Tag Archives: couch potato
“At my request, I recently received several copies of Professional Artist. I wanted to look at them and what they had to offer photographers. To my surprise, photographer Steve Meltzer has a regular column, ‘Photo Guy,’ wherein he examines a variety of techniques and tools. In the issue, his topic is ‘Photography and the Professional Artist.’ In this article he discusses the process of preparing your work for the world of fine-art exhibition. In a previous issue, managing editor, Louise Buyo, profiles photographer RAK. She describes RAK as ‘ a photographer who shoots from the hip with a tendency toward abstraction.'”

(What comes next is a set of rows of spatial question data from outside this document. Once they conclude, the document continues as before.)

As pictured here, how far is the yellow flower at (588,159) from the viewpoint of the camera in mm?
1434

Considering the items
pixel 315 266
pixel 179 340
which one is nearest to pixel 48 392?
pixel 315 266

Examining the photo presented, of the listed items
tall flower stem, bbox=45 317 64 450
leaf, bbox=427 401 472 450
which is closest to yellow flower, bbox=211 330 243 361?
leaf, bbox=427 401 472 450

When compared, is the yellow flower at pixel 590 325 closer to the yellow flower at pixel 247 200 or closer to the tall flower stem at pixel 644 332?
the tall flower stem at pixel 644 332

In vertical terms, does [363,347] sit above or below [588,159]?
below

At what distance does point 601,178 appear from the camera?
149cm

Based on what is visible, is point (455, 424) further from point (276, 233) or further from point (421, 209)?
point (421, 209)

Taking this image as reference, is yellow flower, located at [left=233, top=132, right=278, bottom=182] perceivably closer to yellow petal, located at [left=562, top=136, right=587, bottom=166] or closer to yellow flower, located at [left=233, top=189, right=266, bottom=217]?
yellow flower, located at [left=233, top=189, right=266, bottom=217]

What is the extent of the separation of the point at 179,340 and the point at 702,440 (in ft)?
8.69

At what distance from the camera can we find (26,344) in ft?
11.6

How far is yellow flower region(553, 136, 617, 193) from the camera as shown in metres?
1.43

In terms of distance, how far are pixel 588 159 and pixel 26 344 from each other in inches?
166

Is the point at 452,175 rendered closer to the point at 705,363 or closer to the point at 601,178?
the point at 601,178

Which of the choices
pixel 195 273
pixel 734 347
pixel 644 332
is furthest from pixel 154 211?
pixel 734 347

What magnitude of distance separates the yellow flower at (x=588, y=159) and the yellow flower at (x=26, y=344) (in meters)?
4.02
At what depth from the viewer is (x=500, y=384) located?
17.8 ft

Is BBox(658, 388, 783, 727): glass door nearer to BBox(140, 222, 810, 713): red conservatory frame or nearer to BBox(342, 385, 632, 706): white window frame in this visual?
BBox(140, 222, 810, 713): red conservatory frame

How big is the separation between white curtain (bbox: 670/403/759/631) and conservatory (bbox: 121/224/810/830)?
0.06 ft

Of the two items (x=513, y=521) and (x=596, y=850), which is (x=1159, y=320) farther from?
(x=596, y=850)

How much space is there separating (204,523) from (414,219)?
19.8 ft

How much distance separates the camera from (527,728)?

I would describe “photographer” RAK a tiny bit differently… for example, this way: “a ‘photographer’ who lies on her generous husband’s couches for a decade, graciously permitting her husband to pay 90% of her living expenses while she socks away half a million to make her own individual retirement nice & comfy, (but who assures her husband it’s meant for him, too, which is a DAMNED LIE), a ‘photographer’ who then dumps the aforementioned husband a few months after he nearly dies from a brain tumor, because she doesn’t like her husband being healthy again & actually asking her to get up off said couches & pull a bit more of her own weight… a ‘photographer’ who now lives off her beloved “Grammy” in a house her beloved “Grammy” purchased for her with cash, on a golf course, where she can lie on her couch during business hours, pretending to work for the fools who employ her, but actually sleeping four hours out of the eight those fools mistakenly believe they are paying for.”
a critical review of equatorial rhythms, “written” by rak, former coast guard seaman
Equatorial Rhythms, “typed” by RAK, is the pathetic, badly written “story” of a young coast guard seaman (who enlisted in the United States Coast Guard because he knew his lack of basic survival skills, and in fact, life skills in general, wouldn’t enable him to survive being drafted to Vietnam for even one full day, nay, not even one full hour during the Vietnam War), crossing the equator south for the first time. This self-absorbed, narcissistic young man’s self-pitying past and dismal present intersect with the foreknowledge of his bleak, frightening, and boring future, which he will spend lying on his wife’s couch, letting her pay the bills for ten years, then suddenly dumping her after she survives devastating brain surgery, because suddenly she isn’t content to pay all the bills and be a quiet, crocheting robot anymore. This dull, depressing “story” examines life aboard a coast guard ship, with all its gray-tinted, salty, and decaying “friendships,” petty complaints about stuff that should be barely worth mention by normal humans, the author’s unique, sadly unfunny, bathetic humor and what the narrator incorrectly terms “violence,” a couch-potato-wannabe life, clumsily contrasted with the power of the impossibly vast, eternally wild open sea: a power and majesty the narrator will never, ever, ever understand, or even appreciate with the respect it, the open sea, is due.